In the passage on the power of words below, the sentence beginning "Where words can bring people close to us" names things words can do. Please list every harmful one it gives.

== Supplied passage

We’ve heard so many stories about verbal abuse, we have seen many men and women cry recalling the hurtful words they heard in their childhood, we have read many blogs where authors literally bleed with their words!

Where words can bring people close to us, can counsel people to change, can soothe and persuade; they can also manipulate, drive people away, hurt and end some of the most beautiful relationships in our lives..

Words matter!

The way we choose our words, shapes our lives and our perception of it. Words, whether they are heard, read or spoken, elicit emotional responses in people, and leave a psychological impact on our minds. Hence smart people say, choose your words and your company wisely!

If you sit with a person who is a habitual complainer, you’ll soon start feeling depressed and unhappy. This is because a person who complains, and is not content with himself uses negative words, or negative terms that drain you out of your own positivity. Having such people around can make you pessimistic and focus on the shortcomings of life, instead of being grateful! Sometimes we all feel the need to cry, unburden ourselves and undergo a catharsis, but overdoing these may hint that we need therapy or counselling. Believe me, sharing your depressing thoughts or disturbing mental patterns with a professional, help more than sharing them with random people around you.

You must have experienced that spending time with people who are happy and content, raises your energy level, makes you stay optimistic and focus on the good side of things. Having such people in your life can do you a lot of good, and you’ll always be thankful for their presence!

Postmodern philosophers are of the view that “words create our reality”, and if we ponder over this, we’ll very much agree with it. We become our thoughts and our words. How words impact behaviour, responses and shape our experiences can even be felt by small children. If you talk to a stubborn child in a polite and loving manner, you have more chances of making them do what you require them to. On the contrary if you talk to a child in a taunting and threatening way, there are 99% chances that he or she is not going to listen to you, and even form a negative image of you in their minds.

There’s a reason that school teachers are told and trained to be patient, because the “words” they’ll use while teaching will strongly impact a child who’s personality is growing, and is undergoing a sensitive phase of its development. Telling a child or a grown-up repeatedly that they’re a failure or they can’t do anything right, will eventually shatter their confidence, rip them of self-esteem, while telling them that nothing is difficult, and that one should keep trying; will build resilience and perseverance in them.

Believe me, it’s all about “how” we say something using our “careful selection of words.” Books that leave a lasting impression, authors that compel us to think in a specific way do it all with just “words!”

Photo by Ylanite Koppens

Since we as an enlightened lot base our knowledge on scientific inquiry, lets come to the neurological aspect of the “use of words”.

Cognitive scientists view the brain as a prediction machine, constantly comparing what is happening around us to expectations based on experience — and considering what should happen next.

Our brain predicts what is about to come or happen depending on what we hear on daily basis. Bastien Boutonnet and Gary Lupyan, who published their research in the Journal of Neuroscience, say that we can “jump-start our vision with the power of words.” These scientists selected some words in audio form and made a group of people hear them, after each word the same people were shown an image. It was observed that after hearing those specific words, the people had made predictions about the pictures that followed. Hence it was concluded that a word cue has a strong connection to how brain processes visual information and that “language is shaping perceptual mechanisms to make more effective predictions of what is about to occur.”

That is why we often hear successful people say, make your dreams come true by changing the way you speak and think. If you take words like “I can’t” and “If only” out of your dictionary, and replace them with “I can, I will”, you’ll surely make it happen. Words hold power!

====
== Data listing

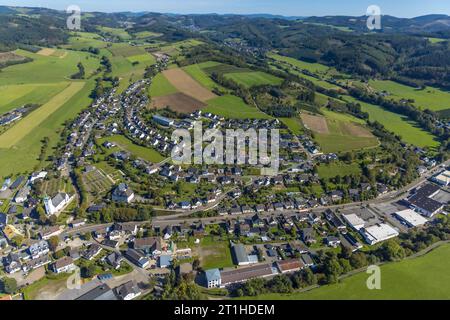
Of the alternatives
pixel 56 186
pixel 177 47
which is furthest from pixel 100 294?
pixel 177 47

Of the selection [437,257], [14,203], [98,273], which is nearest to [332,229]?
[437,257]

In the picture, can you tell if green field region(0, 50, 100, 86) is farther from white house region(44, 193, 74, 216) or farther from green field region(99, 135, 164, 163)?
white house region(44, 193, 74, 216)

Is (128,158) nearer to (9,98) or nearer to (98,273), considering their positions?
(98,273)

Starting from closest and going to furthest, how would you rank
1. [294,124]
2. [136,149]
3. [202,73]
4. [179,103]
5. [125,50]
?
[136,149] < [294,124] < [179,103] < [202,73] < [125,50]

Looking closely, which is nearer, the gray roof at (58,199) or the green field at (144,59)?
the gray roof at (58,199)

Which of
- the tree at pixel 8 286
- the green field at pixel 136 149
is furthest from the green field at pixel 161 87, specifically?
the tree at pixel 8 286

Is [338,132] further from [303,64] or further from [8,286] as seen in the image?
[303,64]

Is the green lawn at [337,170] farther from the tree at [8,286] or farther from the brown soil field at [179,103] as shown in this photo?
the tree at [8,286]
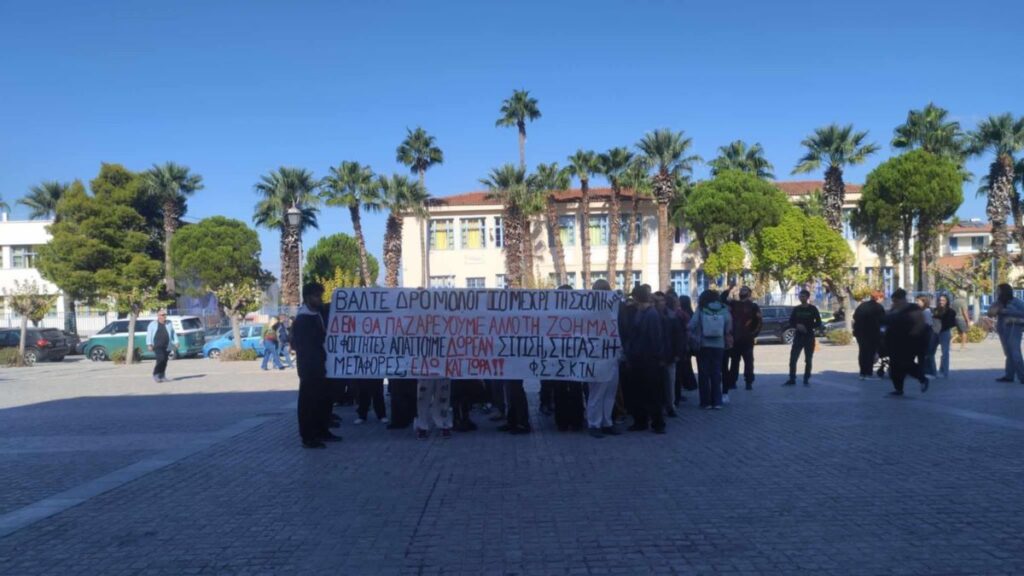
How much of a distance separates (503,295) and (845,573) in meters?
6.03

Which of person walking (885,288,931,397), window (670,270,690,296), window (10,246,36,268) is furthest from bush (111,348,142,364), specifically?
window (10,246,36,268)

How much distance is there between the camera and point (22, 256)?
185 feet

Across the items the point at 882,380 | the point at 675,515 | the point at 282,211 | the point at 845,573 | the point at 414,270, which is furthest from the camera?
the point at 414,270

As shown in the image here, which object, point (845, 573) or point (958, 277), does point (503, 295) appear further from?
point (958, 277)

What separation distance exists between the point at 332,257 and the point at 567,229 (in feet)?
74.3

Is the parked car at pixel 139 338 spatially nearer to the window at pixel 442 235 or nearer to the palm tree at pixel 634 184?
the window at pixel 442 235

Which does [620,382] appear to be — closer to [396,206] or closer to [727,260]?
[727,260]

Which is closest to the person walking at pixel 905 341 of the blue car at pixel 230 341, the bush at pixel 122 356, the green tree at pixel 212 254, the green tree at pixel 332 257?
the blue car at pixel 230 341

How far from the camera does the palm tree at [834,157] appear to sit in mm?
45312

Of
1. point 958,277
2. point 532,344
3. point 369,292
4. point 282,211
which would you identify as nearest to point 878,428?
point 532,344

====

### Written answer
- Manipulate
- Drive people away
- Hurt
- End some of the most beautiful relationships in our lives